### [TASK REQUIREMENTS]
1 > Copy the piece on Zabar's, starting at "Zabar's Is Where" and ending at "Fran Lebowitz quips.", and swap in "delicatessen" wherever "appetizing counter" appears.
2 > Answer these questions from the piece on Zabar's:
(a) In what year was Zabar's founded?
(b) In which show does Ilana guide Abbi "to the mayo-based salads!"?
(c) Which two characters run into each other at Zabar's in You've Got Mail?
3 > Carry the piece on Zabar's forward with the next paragraph.

Zabar's Is Where I Go to Cosplay Being a New Yorker
The reality and mythology of living in New York City rarely overlap, but Zabar's is one of the few places they do. Founded in 1934, this emblematic Jewish appetizing counter is packed with bagels, lox, rugelach, and pastrami, and also serves as a neighborhood grocery store selling all manner of packaged goods, from ground coffee and smoked salt to fancy jams. It is also a portal into a New York City that lives, mostly, in fiction—where Kathleen Kelly runs into Joe Fox in You've Got Mail, and where Ilana guides Abbi "to the mayo-based salads!" in an episode of Broad City. It's a place where tourists and New Yorkers alike can cosplay living in a version of Upper West Side Manhattan that exists mostly in Nora Ephron scripts and Fran Lebowitz quips.

### [SOURCE INFORMATION]
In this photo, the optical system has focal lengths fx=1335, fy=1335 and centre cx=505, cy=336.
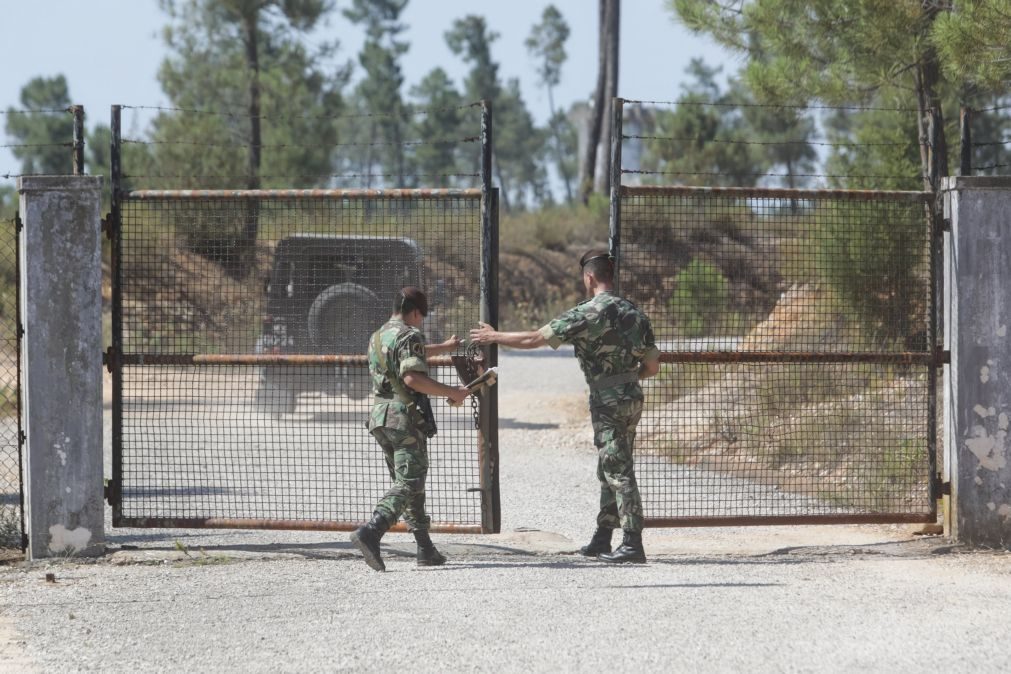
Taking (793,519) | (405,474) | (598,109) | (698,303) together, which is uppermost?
(598,109)

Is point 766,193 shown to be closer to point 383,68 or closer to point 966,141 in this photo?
point 966,141

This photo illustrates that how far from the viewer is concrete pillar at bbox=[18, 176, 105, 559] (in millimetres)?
7543

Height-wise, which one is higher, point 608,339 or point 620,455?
point 608,339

### [ANSWERS BELOW]
1 >
Zabar's Is Where I Go to Cosplay Being a New Yorker
The reality and mythology of living in New York City rarely overlap, but Zabar's is one of the few places they do. Founded in 1934, this emblematic Jewish delicatessen is packed with bagels, lox, rugelach, and pastrami, and also serves as a neighborhood grocery store selling all manner of packaged goods, from ground coffee and smoked salt to fancy jams. It is also a portal into a New York City that lives, mostly, in fiction—where Kathleen Kelly runs into Joe Fox in You've Got Mail, and where Ilana guides Abbi "to the mayo-based salads!" in an episode of Broad City. It's a place where tourists and New Yorkers alike can cosplay living in a version of Upper West Side Manhattan that exists mostly in Nora Ephron scripts and Fran Lebowitz quips.

2 >
(a) 1934
(b) Broad City
(c) Kathleen Kelly and Joe Fox

3 >
When I moved here in 2004, like so many before me, I quickly found that most of the New York portrayed in fiction was inaccessible to me and my meager budget. Traipsing around in nice shoes à la Sex and the City is an invitation to have a heel stuck in a subway grate, no one can afford the Friends apartment while working as a barista, and, as is traditional, anyone who already lived here complained that the city had stopped being itself a decade ago. But Zabar's was solidly within my grasp, and I would walk the 20 blocks from my dorm room to buy a black-and-white cookie or a whisk from the kitchenware department and browse through the spices and expensive balsamic vinegars. I would select, somewhat at random, a treasure from the assortment of dairy-based wonders at the cheese counter and stop to marvel at the always-jammed smoked fish counter with its many kinds of jewel-like cured salmon on display as a row of people in Zabar's caps busily sliced them to order. (Zabar's merchandise, among a certain set, also counts as fashionable streetwear.)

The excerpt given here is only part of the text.